International scholars to discuss publishing houses in India, Kenya

7:30 p.m. Wednesday, Nov. 4, 2015

Published:
October 29, 2015

Two international scholars, Urvashi Butalia and Billy Kahora, will give a joint lecture about publishing houses in India and Kenya at 7:30 p.m. Wednesday, Nov. 4, in Joe Rosenfield '25 Center, Room 101.

Butalia, founder and CEO of Zubaan, a feminist publishing house in India, will discuss "Publishing Against the Grain: A Story From India." Butalia co-founded Kali for Women, India's first feminist publishing house, in 1984. Zubaan, the publishing house she runs today, is a successor of Kali and publishes books about and by women, as well as archiving women's histories.

Butalia has been published widely in edited volumes, newspapers, and magazines both in India and abroad. One of her best-known works was featured in the award-winning history, The Other Side of Silence: Voices from the Partition of India, which received the Oral History Book Association Award in 2001 and the Nikkei Asia Award for Culture in 2003. In 2011, she was awarded the Padmashree, an honor for civilians presented by the Indian government to Butalia for her work in the field of women's education.

Billy Kahora
Billy Kahora, managing editor of Kwani Trust in Nairobi, Kenya, will discuss publishing houses as creative collectives.
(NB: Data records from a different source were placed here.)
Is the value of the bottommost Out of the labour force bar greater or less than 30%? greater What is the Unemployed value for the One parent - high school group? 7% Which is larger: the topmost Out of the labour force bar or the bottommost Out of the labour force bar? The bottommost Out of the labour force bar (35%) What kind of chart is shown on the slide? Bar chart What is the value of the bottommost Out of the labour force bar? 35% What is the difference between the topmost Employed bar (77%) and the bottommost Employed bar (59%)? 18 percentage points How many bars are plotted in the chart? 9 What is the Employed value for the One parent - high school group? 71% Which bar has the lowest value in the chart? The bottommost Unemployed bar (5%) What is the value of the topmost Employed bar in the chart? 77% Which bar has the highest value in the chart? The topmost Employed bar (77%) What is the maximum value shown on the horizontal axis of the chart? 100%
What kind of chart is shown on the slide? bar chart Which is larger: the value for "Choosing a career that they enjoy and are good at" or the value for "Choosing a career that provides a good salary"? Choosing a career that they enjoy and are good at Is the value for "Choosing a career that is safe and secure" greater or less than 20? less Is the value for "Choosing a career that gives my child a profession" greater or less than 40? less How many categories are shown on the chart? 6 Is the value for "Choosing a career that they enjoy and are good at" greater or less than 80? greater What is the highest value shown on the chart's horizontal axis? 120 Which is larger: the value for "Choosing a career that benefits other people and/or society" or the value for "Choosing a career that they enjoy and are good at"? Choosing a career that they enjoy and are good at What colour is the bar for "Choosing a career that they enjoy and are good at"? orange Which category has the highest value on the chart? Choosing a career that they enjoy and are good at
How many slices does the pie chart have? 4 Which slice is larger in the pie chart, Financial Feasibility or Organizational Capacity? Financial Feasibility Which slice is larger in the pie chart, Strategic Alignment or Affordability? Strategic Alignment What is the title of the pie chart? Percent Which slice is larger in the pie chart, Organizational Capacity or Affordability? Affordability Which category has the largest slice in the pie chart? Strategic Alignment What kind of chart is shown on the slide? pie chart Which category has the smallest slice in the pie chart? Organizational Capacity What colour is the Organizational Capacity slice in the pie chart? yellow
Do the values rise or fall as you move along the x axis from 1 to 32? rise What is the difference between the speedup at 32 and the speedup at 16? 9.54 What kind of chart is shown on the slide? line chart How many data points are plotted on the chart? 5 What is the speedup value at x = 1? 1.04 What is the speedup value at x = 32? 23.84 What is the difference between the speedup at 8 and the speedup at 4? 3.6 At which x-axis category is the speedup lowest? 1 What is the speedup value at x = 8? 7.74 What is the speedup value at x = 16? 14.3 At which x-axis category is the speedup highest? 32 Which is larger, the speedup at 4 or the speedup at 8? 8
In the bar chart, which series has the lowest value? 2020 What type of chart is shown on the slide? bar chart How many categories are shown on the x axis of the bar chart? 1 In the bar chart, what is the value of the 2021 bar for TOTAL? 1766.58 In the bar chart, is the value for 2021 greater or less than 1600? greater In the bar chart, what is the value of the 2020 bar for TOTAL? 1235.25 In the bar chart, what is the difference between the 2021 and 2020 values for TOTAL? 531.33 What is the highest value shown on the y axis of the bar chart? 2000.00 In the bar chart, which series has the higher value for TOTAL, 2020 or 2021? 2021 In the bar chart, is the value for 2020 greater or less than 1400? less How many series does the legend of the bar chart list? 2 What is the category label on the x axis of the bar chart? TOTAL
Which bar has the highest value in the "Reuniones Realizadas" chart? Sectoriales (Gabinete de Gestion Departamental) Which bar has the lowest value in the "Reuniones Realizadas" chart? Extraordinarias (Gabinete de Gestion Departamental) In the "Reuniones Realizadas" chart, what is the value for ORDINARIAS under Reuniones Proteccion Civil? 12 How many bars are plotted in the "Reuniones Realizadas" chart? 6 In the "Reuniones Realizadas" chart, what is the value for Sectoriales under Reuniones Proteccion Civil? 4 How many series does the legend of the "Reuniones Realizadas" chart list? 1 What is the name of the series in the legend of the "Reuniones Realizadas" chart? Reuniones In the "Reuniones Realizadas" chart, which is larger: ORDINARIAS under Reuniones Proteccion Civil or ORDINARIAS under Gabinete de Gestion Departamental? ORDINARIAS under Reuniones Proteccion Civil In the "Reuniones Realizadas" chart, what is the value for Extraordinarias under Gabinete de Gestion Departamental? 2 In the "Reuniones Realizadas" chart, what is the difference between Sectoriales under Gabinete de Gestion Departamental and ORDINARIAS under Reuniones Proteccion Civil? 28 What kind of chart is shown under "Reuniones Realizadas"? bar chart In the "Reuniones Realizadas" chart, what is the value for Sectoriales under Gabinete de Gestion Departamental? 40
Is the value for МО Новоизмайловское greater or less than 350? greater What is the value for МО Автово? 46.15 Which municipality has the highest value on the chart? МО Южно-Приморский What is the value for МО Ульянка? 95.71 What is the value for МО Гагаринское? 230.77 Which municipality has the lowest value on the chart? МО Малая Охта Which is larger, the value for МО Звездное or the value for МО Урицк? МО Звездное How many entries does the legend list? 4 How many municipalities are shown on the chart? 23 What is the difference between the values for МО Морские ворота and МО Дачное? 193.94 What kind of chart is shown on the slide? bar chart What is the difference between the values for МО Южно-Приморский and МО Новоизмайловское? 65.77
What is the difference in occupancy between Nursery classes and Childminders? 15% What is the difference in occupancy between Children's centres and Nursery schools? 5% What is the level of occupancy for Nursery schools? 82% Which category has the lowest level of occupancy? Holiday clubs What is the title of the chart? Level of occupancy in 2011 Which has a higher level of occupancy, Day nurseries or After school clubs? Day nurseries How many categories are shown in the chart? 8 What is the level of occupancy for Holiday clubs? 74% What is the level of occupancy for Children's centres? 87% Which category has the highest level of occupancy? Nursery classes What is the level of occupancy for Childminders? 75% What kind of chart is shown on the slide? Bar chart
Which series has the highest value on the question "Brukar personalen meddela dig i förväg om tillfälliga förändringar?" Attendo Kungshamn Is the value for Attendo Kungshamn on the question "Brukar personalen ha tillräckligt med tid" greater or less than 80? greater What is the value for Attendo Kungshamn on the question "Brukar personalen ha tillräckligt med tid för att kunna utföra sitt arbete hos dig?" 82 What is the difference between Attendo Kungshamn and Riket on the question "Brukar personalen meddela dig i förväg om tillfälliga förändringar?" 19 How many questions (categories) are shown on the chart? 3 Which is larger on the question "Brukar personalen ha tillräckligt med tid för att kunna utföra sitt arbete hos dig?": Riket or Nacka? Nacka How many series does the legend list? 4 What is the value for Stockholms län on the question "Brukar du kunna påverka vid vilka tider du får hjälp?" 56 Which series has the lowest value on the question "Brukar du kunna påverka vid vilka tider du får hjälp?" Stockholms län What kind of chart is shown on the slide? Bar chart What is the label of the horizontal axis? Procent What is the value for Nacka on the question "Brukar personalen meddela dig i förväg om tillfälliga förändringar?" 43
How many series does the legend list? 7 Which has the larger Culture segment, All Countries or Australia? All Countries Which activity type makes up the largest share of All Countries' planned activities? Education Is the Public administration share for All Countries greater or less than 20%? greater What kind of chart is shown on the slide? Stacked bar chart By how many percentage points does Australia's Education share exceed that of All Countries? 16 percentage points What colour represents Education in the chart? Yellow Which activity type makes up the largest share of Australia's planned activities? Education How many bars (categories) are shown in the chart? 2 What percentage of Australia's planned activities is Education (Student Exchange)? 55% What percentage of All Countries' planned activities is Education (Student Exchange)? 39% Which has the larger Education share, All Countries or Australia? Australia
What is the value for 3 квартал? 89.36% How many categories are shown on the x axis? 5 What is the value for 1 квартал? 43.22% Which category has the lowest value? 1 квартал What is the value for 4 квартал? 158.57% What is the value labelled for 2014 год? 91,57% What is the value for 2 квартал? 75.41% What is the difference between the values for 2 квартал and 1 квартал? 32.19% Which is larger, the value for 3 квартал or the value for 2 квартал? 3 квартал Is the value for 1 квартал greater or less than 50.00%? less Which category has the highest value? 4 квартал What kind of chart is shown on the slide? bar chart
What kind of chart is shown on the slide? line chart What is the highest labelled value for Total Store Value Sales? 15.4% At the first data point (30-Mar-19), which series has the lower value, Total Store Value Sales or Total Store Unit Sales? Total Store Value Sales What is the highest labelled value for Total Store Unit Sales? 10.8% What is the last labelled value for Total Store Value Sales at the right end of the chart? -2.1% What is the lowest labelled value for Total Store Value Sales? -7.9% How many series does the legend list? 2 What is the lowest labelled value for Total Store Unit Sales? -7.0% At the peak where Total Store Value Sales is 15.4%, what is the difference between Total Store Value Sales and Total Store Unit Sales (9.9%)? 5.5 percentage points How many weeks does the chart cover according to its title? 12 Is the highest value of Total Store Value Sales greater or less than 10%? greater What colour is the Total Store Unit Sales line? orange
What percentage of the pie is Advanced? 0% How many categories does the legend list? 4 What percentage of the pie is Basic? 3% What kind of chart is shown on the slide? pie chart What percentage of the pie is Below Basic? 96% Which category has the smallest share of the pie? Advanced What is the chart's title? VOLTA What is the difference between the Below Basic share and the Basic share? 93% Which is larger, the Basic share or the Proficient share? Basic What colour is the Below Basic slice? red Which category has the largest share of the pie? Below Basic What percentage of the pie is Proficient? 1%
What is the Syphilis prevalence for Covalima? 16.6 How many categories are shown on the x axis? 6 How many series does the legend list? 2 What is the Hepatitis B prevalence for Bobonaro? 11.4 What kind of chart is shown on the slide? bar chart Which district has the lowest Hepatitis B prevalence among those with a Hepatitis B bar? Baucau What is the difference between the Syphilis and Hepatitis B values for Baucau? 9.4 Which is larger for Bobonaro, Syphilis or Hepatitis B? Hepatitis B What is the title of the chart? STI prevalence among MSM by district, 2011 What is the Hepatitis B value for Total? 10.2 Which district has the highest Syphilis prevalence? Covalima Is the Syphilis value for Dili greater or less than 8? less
Established in 2003, the Kwani trust is dedicated to developing, publishing, and distributing quality, creative, and contemporary African writing. As managing editor, Kahora has edited seven issues of the Kwani journal as well as other Kwani publications, such as Nairobi 24 and Kenya Burning.

An award-winning short fiction and creative nonfiction author, Kahora has had his work featured in many publications in Kenya and abroad, including Vanity Fair. His story "Treadmill Love" received the Caine Prize in 2007 and his stories "Urban Zoning" and "The Gorilla's Apprentice" were shortlisted for the prize in 2012 and 2014. He also is a past recipient of the Chevening Scholarship and an Iowa Writer’s Fellowship.

The Center for the Humanities is sponsoring the lecture, which is free and open to the public.